Freedom vs. Restriction: The Debates Continue
Even in democracies, controversies still remain on the issue of freedom of expression. Not everyone in the United States agrees fully with the blanket libertarian view of the First Amendment or Milton's Areopagitica, especially given the increased threat of terrorism. In the United States, there is, in fact, an ongoing debate between the executive and judicial branches over the balance between national security and free expression. Other important debates continue over issues of obscenity, hate speech, political speech, intellectual property rights, and accountability of the media, among others.
But the main threats to freedom of expression are the restrictions placed on it by repressive governments and the ongoing ideological and physical attacks made on it by extremists. Dozens of reporters are killed each year by repressive governments and extremists. Such attacks were given religious encouragement through a fatwa to kill the novelist Salman Rushdie, issued by the Iranian leader Ayatollah Khomeini in 1989 in response to Rushdie's novel The Satanic Verses, which the clerics found insulting to Islam. The fatwah against Rushdie forced him into hiding abroad, although the Iranian government retracted its fatwah in 1998.
The 2002 assassination of Daniel Pearl, a reporter for the Wall Street Journal, by al-Qaeda operatives was further proof that freedom of expression has little protection in this area of the world. Overall, the climate of religious and political extremism in the Middle East has limited speech and ensured a limited debate about the region's future.

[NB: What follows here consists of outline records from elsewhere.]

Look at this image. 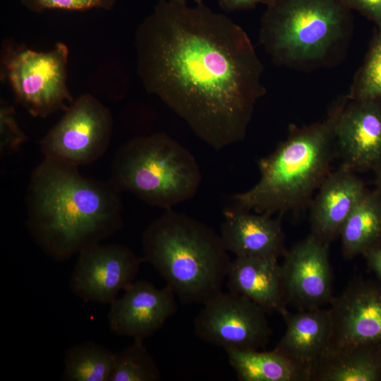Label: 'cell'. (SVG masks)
I'll list each match as a JSON object with an SVG mask.
<instances>
[{
	"mask_svg": "<svg viewBox=\"0 0 381 381\" xmlns=\"http://www.w3.org/2000/svg\"><path fill=\"white\" fill-rule=\"evenodd\" d=\"M229 291L250 300L266 313L286 308L282 266L277 259L236 257L227 275Z\"/></svg>",
	"mask_w": 381,
	"mask_h": 381,
	"instance_id": "18",
	"label": "cell"
},
{
	"mask_svg": "<svg viewBox=\"0 0 381 381\" xmlns=\"http://www.w3.org/2000/svg\"><path fill=\"white\" fill-rule=\"evenodd\" d=\"M202 180L193 154L163 132L135 137L121 145L109 181L121 192L164 210L193 198Z\"/></svg>",
	"mask_w": 381,
	"mask_h": 381,
	"instance_id": "6",
	"label": "cell"
},
{
	"mask_svg": "<svg viewBox=\"0 0 381 381\" xmlns=\"http://www.w3.org/2000/svg\"><path fill=\"white\" fill-rule=\"evenodd\" d=\"M269 0H219L220 8L225 12L247 11L254 8L259 4H265Z\"/></svg>",
	"mask_w": 381,
	"mask_h": 381,
	"instance_id": "28",
	"label": "cell"
},
{
	"mask_svg": "<svg viewBox=\"0 0 381 381\" xmlns=\"http://www.w3.org/2000/svg\"><path fill=\"white\" fill-rule=\"evenodd\" d=\"M346 95L351 99H381V31L374 37Z\"/></svg>",
	"mask_w": 381,
	"mask_h": 381,
	"instance_id": "24",
	"label": "cell"
},
{
	"mask_svg": "<svg viewBox=\"0 0 381 381\" xmlns=\"http://www.w3.org/2000/svg\"><path fill=\"white\" fill-rule=\"evenodd\" d=\"M354 172L344 164L329 172L313 202L310 234L327 246L339 236L344 223L368 191Z\"/></svg>",
	"mask_w": 381,
	"mask_h": 381,
	"instance_id": "16",
	"label": "cell"
},
{
	"mask_svg": "<svg viewBox=\"0 0 381 381\" xmlns=\"http://www.w3.org/2000/svg\"><path fill=\"white\" fill-rule=\"evenodd\" d=\"M286 330L274 349L310 373L313 364L327 350L332 334L329 308H318L280 313Z\"/></svg>",
	"mask_w": 381,
	"mask_h": 381,
	"instance_id": "17",
	"label": "cell"
},
{
	"mask_svg": "<svg viewBox=\"0 0 381 381\" xmlns=\"http://www.w3.org/2000/svg\"><path fill=\"white\" fill-rule=\"evenodd\" d=\"M328 248L310 234L286 250L281 266L287 305L303 310L330 303L334 296Z\"/></svg>",
	"mask_w": 381,
	"mask_h": 381,
	"instance_id": "12",
	"label": "cell"
},
{
	"mask_svg": "<svg viewBox=\"0 0 381 381\" xmlns=\"http://www.w3.org/2000/svg\"><path fill=\"white\" fill-rule=\"evenodd\" d=\"M363 256L368 267L375 274L381 284V246L369 250Z\"/></svg>",
	"mask_w": 381,
	"mask_h": 381,
	"instance_id": "29",
	"label": "cell"
},
{
	"mask_svg": "<svg viewBox=\"0 0 381 381\" xmlns=\"http://www.w3.org/2000/svg\"><path fill=\"white\" fill-rule=\"evenodd\" d=\"M176 297L167 285L159 289L146 280L134 281L121 297L110 304L107 315L110 331L144 341L176 313Z\"/></svg>",
	"mask_w": 381,
	"mask_h": 381,
	"instance_id": "14",
	"label": "cell"
},
{
	"mask_svg": "<svg viewBox=\"0 0 381 381\" xmlns=\"http://www.w3.org/2000/svg\"><path fill=\"white\" fill-rule=\"evenodd\" d=\"M143 261L125 245L97 244L78 254L70 289L85 303L110 305L135 281Z\"/></svg>",
	"mask_w": 381,
	"mask_h": 381,
	"instance_id": "10",
	"label": "cell"
},
{
	"mask_svg": "<svg viewBox=\"0 0 381 381\" xmlns=\"http://www.w3.org/2000/svg\"><path fill=\"white\" fill-rule=\"evenodd\" d=\"M260 19L259 41L272 61L311 70L337 62L353 28L344 0H269Z\"/></svg>",
	"mask_w": 381,
	"mask_h": 381,
	"instance_id": "5",
	"label": "cell"
},
{
	"mask_svg": "<svg viewBox=\"0 0 381 381\" xmlns=\"http://www.w3.org/2000/svg\"><path fill=\"white\" fill-rule=\"evenodd\" d=\"M25 205L29 233L58 262L100 243L123 225L121 191L109 180L86 177L78 167L49 159L32 171Z\"/></svg>",
	"mask_w": 381,
	"mask_h": 381,
	"instance_id": "2",
	"label": "cell"
},
{
	"mask_svg": "<svg viewBox=\"0 0 381 381\" xmlns=\"http://www.w3.org/2000/svg\"><path fill=\"white\" fill-rule=\"evenodd\" d=\"M161 379L158 365L143 344L135 340L115 356L110 381H157Z\"/></svg>",
	"mask_w": 381,
	"mask_h": 381,
	"instance_id": "23",
	"label": "cell"
},
{
	"mask_svg": "<svg viewBox=\"0 0 381 381\" xmlns=\"http://www.w3.org/2000/svg\"><path fill=\"white\" fill-rule=\"evenodd\" d=\"M339 237L343 255L353 258L381 246V194L367 191L344 223Z\"/></svg>",
	"mask_w": 381,
	"mask_h": 381,
	"instance_id": "21",
	"label": "cell"
},
{
	"mask_svg": "<svg viewBox=\"0 0 381 381\" xmlns=\"http://www.w3.org/2000/svg\"><path fill=\"white\" fill-rule=\"evenodd\" d=\"M111 111L95 97L78 96L61 119L39 140L44 158L80 167L107 151L113 132Z\"/></svg>",
	"mask_w": 381,
	"mask_h": 381,
	"instance_id": "8",
	"label": "cell"
},
{
	"mask_svg": "<svg viewBox=\"0 0 381 381\" xmlns=\"http://www.w3.org/2000/svg\"><path fill=\"white\" fill-rule=\"evenodd\" d=\"M334 104L327 117L308 126L291 124L287 138L269 155L258 161V182L234 195L231 207L280 215L308 202L330 172L336 154Z\"/></svg>",
	"mask_w": 381,
	"mask_h": 381,
	"instance_id": "4",
	"label": "cell"
},
{
	"mask_svg": "<svg viewBox=\"0 0 381 381\" xmlns=\"http://www.w3.org/2000/svg\"><path fill=\"white\" fill-rule=\"evenodd\" d=\"M26 8L36 13L61 9L84 11L92 8L111 9L116 0H19Z\"/></svg>",
	"mask_w": 381,
	"mask_h": 381,
	"instance_id": "26",
	"label": "cell"
},
{
	"mask_svg": "<svg viewBox=\"0 0 381 381\" xmlns=\"http://www.w3.org/2000/svg\"><path fill=\"white\" fill-rule=\"evenodd\" d=\"M116 353L98 343L87 341L66 351L62 380L110 381Z\"/></svg>",
	"mask_w": 381,
	"mask_h": 381,
	"instance_id": "22",
	"label": "cell"
},
{
	"mask_svg": "<svg viewBox=\"0 0 381 381\" xmlns=\"http://www.w3.org/2000/svg\"><path fill=\"white\" fill-rule=\"evenodd\" d=\"M352 11L355 10L373 21L381 31V0H344Z\"/></svg>",
	"mask_w": 381,
	"mask_h": 381,
	"instance_id": "27",
	"label": "cell"
},
{
	"mask_svg": "<svg viewBox=\"0 0 381 381\" xmlns=\"http://www.w3.org/2000/svg\"><path fill=\"white\" fill-rule=\"evenodd\" d=\"M28 138L20 128L13 107L1 99L0 152L1 157L18 151Z\"/></svg>",
	"mask_w": 381,
	"mask_h": 381,
	"instance_id": "25",
	"label": "cell"
},
{
	"mask_svg": "<svg viewBox=\"0 0 381 381\" xmlns=\"http://www.w3.org/2000/svg\"><path fill=\"white\" fill-rule=\"evenodd\" d=\"M376 190L381 194V167L376 170Z\"/></svg>",
	"mask_w": 381,
	"mask_h": 381,
	"instance_id": "30",
	"label": "cell"
},
{
	"mask_svg": "<svg viewBox=\"0 0 381 381\" xmlns=\"http://www.w3.org/2000/svg\"><path fill=\"white\" fill-rule=\"evenodd\" d=\"M145 261L183 304H204L222 291L231 260L220 235L205 224L167 209L144 230Z\"/></svg>",
	"mask_w": 381,
	"mask_h": 381,
	"instance_id": "3",
	"label": "cell"
},
{
	"mask_svg": "<svg viewBox=\"0 0 381 381\" xmlns=\"http://www.w3.org/2000/svg\"><path fill=\"white\" fill-rule=\"evenodd\" d=\"M329 305L332 327L328 349L381 342L379 282L354 278Z\"/></svg>",
	"mask_w": 381,
	"mask_h": 381,
	"instance_id": "13",
	"label": "cell"
},
{
	"mask_svg": "<svg viewBox=\"0 0 381 381\" xmlns=\"http://www.w3.org/2000/svg\"><path fill=\"white\" fill-rule=\"evenodd\" d=\"M202 305L193 322L200 339L224 350H259L268 343L267 313L247 298L221 291Z\"/></svg>",
	"mask_w": 381,
	"mask_h": 381,
	"instance_id": "9",
	"label": "cell"
},
{
	"mask_svg": "<svg viewBox=\"0 0 381 381\" xmlns=\"http://www.w3.org/2000/svg\"><path fill=\"white\" fill-rule=\"evenodd\" d=\"M170 1H172V2H174V3H176V4H186V1L187 0H169ZM196 3H200V2H202L203 1V0H194Z\"/></svg>",
	"mask_w": 381,
	"mask_h": 381,
	"instance_id": "31",
	"label": "cell"
},
{
	"mask_svg": "<svg viewBox=\"0 0 381 381\" xmlns=\"http://www.w3.org/2000/svg\"><path fill=\"white\" fill-rule=\"evenodd\" d=\"M336 153L353 171L381 167V99H351L334 103Z\"/></svg>",
	"mask_w": 381,
	"mask_h": 381,
	"instance_id": "11",
	"label": "cell"
},
{
	"mask_svg": "<svg viewBox=\"0 0 381 381\" xmlns=\"http://www.w3.org/2000/svg\"><path fill=\"white\" fill-rule=\"evenodd\" d=\"M144 89L216 151L243 140L266 93L264 67L245 30L203 1L157 0L135 37Z\"/></svg>",
	"mask_w": 381,
	"mask_h": 381,
	"instance_id": "1",
	"label": "cell"
},
{
	"mask_svg": "<svg viewBox=\"0 0 381 381\" xmlns=\"http://www.w3.org/2000/svg\"><path fill=\"white\" fill-rule=\"evenodd\" d=\"M310 381H381V342L328 349L312 366Z\"/></svg>",
	"mask_w": 381,
	"mask_h": 381,
	"instance_id": "19",
	"label": "cell"
},
{
	"mask_svg": "<svg viewBox=\"0 0 381 381\" xmlns=\"http://www.w3.org/2000/svg\"><path fill=\"white\" fill-rule=\"evenodd\" d=\"M241 381H310V373L277 351L225 350Z\"/></svg>",
	"mask_w": 381,
	"mask_h": 381,
	"instance_id": "20",
	"label": "cell"
},
{
	"mask_svg": "<svg viewBox=\"0 0 381 381\" xmlns=\"http://www.w3.org/2000/svg\"><path fill=\"white\" fill-rule=\"evenodd\" d=\"M68 54L61 42L47 52L5 42L1 78L7 80L16 101L32 116L65 111L74 101L67 86Z\"/></svg>",
	"mask_w": 381,
	"mask_h": 381,
	"instance_id": "7",
	"label": "cell"
},
{
	"mask_svg": "<svg viewBox=\"0 0 381 381\" xmlns=\"http://www.w3.org/2000/svg\"><path fill=\"white\" fill-rule=\"evenodd\" d=\"M220 237L226 250L236 257L277 259L284 255L281 215L251 213L229 206L223 212Z\"/></svg>",
	"mask_w": 381,
	"mask_h": 381,
	"instance_id": "15",
	"label": "cell"
}]
</instances>
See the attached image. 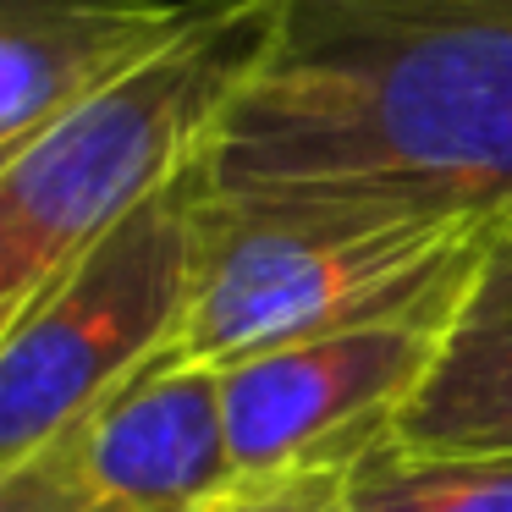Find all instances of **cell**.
Listing matches in <instances>:
<instances>
[{
  "instance_id": "cell-1",
  "label": "cell",
  "mask_w": 512,
  "mask_h": 512,
  "mask_svg": "<svg viewBox=\"0 0 512 512\" xmlns=\"http://www.w3.org/2000/svg\"><path fill=\"white\" fill-rule=\"evenodd\" d=\"M193 177L210 199L496 215L512 204V0H281Z\"/></svg>"
},
{
  "instance_id": "cell-2",
  "label": "cell",
  "mask_w": 512,
  "mask_h": 512,
  "mask_svg": "<svg viewBox=\"0 0 512 512\" xmlns=\"http://www.w3.org/2000/svg\"><path fill=\"white\" fill-rule=\"evenodd\" d=\"M490 243L496 215L210 199L199 188L193 292L166 353L226 369L375 325H452Z\"/></svg>"
},
{
  "instance_id": "cell-3",
  "label": "cell",
  "mask_w": 512,
  "mask_h": 512,
  "mask_svg": "<svg viewBox=\"0 0 512 512\" xmlns=\"http://www.w3.org/2000/svg\"><path fill=\"white\" fill-rule=\"evenodd\" d=\"M276 23L281 0H204L155 56L0 166V331L138 204L199 166L204 138L259 72Z\"/></svg>"
},
{
  "instance_id": "cell-4",
  "label": "cell",
  "mask_w": 512,
  "mask_h": 512,
  "mask_svg": "<svg viewBox=\"0 0 512 512\" xmlns=\"http://www.w3.org/2000/svg\"><path fill=\"white\" fill-rule=\"evenodd\" d=\"M199 182L177 177L0 331V485L171 342L193 292Z\"/></svg>"
},
{
  "instance_id": "cell-5",
  "label": "cell",
  "mask_w": 512,
  "mask_h": 512,
  "mask_svg": "<svg viewBox=\"0 0 512 512\" xmlns=\"http://www.w3.org/2000/svg\"><path fill=\"white\" fill-rule=\"evenodd\" d=\"M452 325L408 320L292 342L221 369L232 479H353L397 441Z\"/></svg>"
},
{
  "instance_id": "cell-6",
  "label": "cell",
  "mask_w": 512,
  "mask_h": 512,
  "mask_svg": "<svg viewBox=\"0 0 512 512\" xmlns=\"http://www.w3.org/2000/svg\"><path fill=\"white\" fill-rule=\"evenodd\" d=\"M50 452L111 512H193L232 485L221 369L155 358L105 391Z\"/></svg>"
},
{
  "instance_id": "cell-7",
  "label": "cell",
  "mask_w": 512,
  "mask_h": 512,
  "mask_svg": "<svg viewBox=\"0 0 512 512\" xmlns=\"http://www.w3.org/2000/svg\"><path fill=\"white\" fill-rule=\"evenodd\" d=\"M182 0H0V166L188 28Z\"/></svg>"
},
{
  "instance_id": "cell-8",
  "label": "cell",
  "mask_w": 512,
  "mask_h": 512,
  "mask_svg": "<svg viewBox=\"0 0 512 512\" xmlns=\"http://www.w3.org/2000/svg\"><path fill=\"white\" fill-rule=\"evenodd\" d=\"M402 446L424 452L512 457V248L490 243L485 270L457 309L446 347L413 408L402 413Z\"/></svg>"
},
{
  "instance_id": "cell-9",
  "label": "cell",
  "mask_w": 512,
  "mask_h": 512,
  "mask_svg": "<svg viewBox=\"0 0 512 512\" xmlns=\"http://www.w3.org/2000/svg\"><path fill=\"white\" fill-rule=\"evenodd\" d=\"M353 512H512V457L380 446L347 479Z\"/></svg>"
},
{
  "instance_id": "cell-10",
  "label": "cell",
  "mask_w": 512,
  "mask_h": 512,
  "mask_svg": "<svg viewBox=\"0 0 512 512\" xmlns=\"http://www.w3.org/2000/svg\"><path fill=\"white\" fill-rule=\"evenodd\" d=\"M193 512H353L347 479H259V485H226Z\"/></svg>"
},
{
  "instance_id": "cell-11",
  "label": "cell",
  "mask_w": 512,
  "mask_h": 512,
  "mask_svg": "<svg viewBox=\"0 0 512 512\" xmlns=\"http://www.w3.org/2000/svg\"><path fill=\"white\" fill-rule=\"evenodd\" d=\"M0 512H111L61 468L56 452H39L23 474L0 485Z\"/></svg>"
},
{
  "instance_id": "cell-12",
  "label": "cell",
  "mask_w": 512,
  "mask_h": 512,
  "mask_svg": "<svg viewBox=\"0 0 512 512\" xmlns=\"http://www.w3.org/2000/svg\"><path fill=\"white\" fill-rule=\"evenodd\" d=\"M496 243L512 248V204H501V210H496Z\"/></svg>"
}]
</instances>
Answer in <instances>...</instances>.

The Meaning of the Cartoon Wars
The most significant recent challenge to freedom of expression was the worldwide reaction to the initial September 2006 publication of a cartoon that mocked the Prophet Muhammad in the Danish newspaper Jyllands-Posten.
Months later, violent demonstrations erupted across the Middle East. Public anger was aimed at Danish embassies, and Muslim leaders demanded that the prime minister of Denmark apologize for the publication of the cartoons and shut down the newspaper. Throughout the world, free speech organizations and some governments defended free expression, although a number of Western leaders criticized the Danish newspaper and called for an apology, believing that freedom of expression is a principle to be defended except when violent demonstrations are organized against it. In the end, the Danish paper issued an apology to defuse the international controversy, after an international boycott by Arab countries cost the Danish economy several billion dollars. The Danish prime minister decided not to take action against the paper, explaining that in free societies, free speech was too important to be interfered with by the state.
The essence of freedom of expression, of course, is not the right to insult the beliefs of others, but rather the freedom to report or convey facts, opinions, philosophies, and worldviews in an effective manner, using both objective and subjective means. Freedom of expression empowers citizens through knowledge, opinion, and the possibility to gain their own voice. Within democracies, free expression allows citizens to challenge political leaders, journalists to uncover information for the public, and the public to ensure the accountability of their government. Without the principles of a free media and free speech, there could be no self-government.